> [DESCRIPTION OF THE TASK] In the Fourth of July recollection below, on what date was the writer's brother Jack born?

Saturday, July 04, 2009

My Favorite 4th

My Brother Jack was born on July the Third and he and I loved fireworks. We both wanted to be soldiers and we practiced war our entire childhood. Because of our obsession my favorite holiday, and my Brother Jack’s, was and is the Fourth of July and the one I remember best is the first one that I can remember.

While growing up in small town Vivian, there were no City ordinances barring the use of fireworks. Every manner of explosives was sold including M-80s and Two-Inchers. Jack and I are both lucky to have all our digits as we later experimented with everything we could strike a match too.

My buddy Timmy Jon and I even mixed our own batch of gunpowder and almost burned up the house with it. The first Fourth that I can remember, however, we made do with firecrackers, bottle rockets, sparklers and Roman candles.

On the Fourth of July my Mom and Dad would buy us about ten dollars worth of fireworks. Ten bucks doesn’t sound like much but you could pop lots of firecrackers for that amount in the sixties. We always began the fireworks as soon as it was dark enough.

I don’t remember my age but I was old enough to feel the excitement of impending danger. With our Dad’s help we began lighting sparklers, popping firecrackers and launching one bottle rocket after another. We soon got down to the good stuff.

‘Hold it in the air and shake it,” My Dad directed as he lit my first-ever Roman candle.

I can still remember the percussion and slight recoil as incandescent flame burst from the coiled-paper barrel of the explosive device. I couldn’t count at the time but I had a seat-of-the-pants feel for how many fiery rounds the candle contained. When it was over I held the warm rod in my hand, inhaling acrid smoke and burned powder. It was an odor I will never forget.

My red-headed Brother Jack was next at bat and he had mischief in mind before my Dad ever lit the candle’s fuse. My Mother was standing behind us in the open door of our house. Soon as the candle started spitting fire, Jack began pointing it at anything that caught his fancy - a tree, the family car, me, and finally toward the open door of the house.

Dodging the oncoming fireball, my Mom screamed and jumped off the porch. Jack put at least three fireballs through the house, luckily catching nothing on fire. When he finally threw down the spent Roman candle my Dad just shook his head, grabbed the remaining fireworks and walked into the house. Mom followed him, but not before unloading verbally on Jack.

Nothing much else was ever said about the incident, Mom and Dad giving Brother Jack the benefit of the doubt that what he did was caused by inexperience and lack of good sense. After living in close proximity to him until I was fifteen, I know better. He went to sleep that night giggling about scaring my Mom and Dad and getting away with it.

The Fourth of July means a lot more to me than just fireworks and hot dogs and we should all reflect on the sacrifices this wonderful holiday immortalizes. Still, my favorite holiday remains the Fourth of July and the one I remember best is the first one that I can remember.

(Dataset entries)
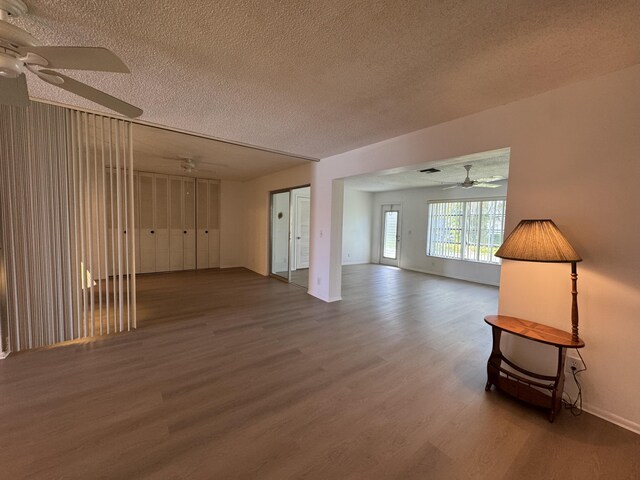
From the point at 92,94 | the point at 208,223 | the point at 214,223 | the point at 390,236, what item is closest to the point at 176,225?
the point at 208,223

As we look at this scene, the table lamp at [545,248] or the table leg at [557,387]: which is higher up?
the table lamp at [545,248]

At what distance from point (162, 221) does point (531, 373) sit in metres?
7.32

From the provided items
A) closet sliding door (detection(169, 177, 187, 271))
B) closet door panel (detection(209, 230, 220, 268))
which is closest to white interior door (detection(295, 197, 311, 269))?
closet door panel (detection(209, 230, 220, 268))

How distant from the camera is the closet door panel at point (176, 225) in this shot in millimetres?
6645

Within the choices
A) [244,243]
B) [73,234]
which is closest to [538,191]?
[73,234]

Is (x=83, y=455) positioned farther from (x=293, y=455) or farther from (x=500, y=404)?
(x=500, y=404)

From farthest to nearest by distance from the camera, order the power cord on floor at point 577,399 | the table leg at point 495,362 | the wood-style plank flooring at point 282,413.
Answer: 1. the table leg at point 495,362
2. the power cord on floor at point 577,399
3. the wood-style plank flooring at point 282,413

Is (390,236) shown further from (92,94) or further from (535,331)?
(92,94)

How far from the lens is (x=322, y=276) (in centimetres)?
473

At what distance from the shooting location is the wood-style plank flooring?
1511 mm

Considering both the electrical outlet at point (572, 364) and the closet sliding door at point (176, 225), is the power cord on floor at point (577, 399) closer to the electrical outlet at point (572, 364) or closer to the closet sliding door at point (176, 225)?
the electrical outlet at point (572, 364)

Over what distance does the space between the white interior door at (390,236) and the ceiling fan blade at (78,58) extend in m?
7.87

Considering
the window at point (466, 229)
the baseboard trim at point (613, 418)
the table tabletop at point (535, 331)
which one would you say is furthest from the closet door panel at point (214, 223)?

> [WORKED SOLUTION] Jack was born on July the Third.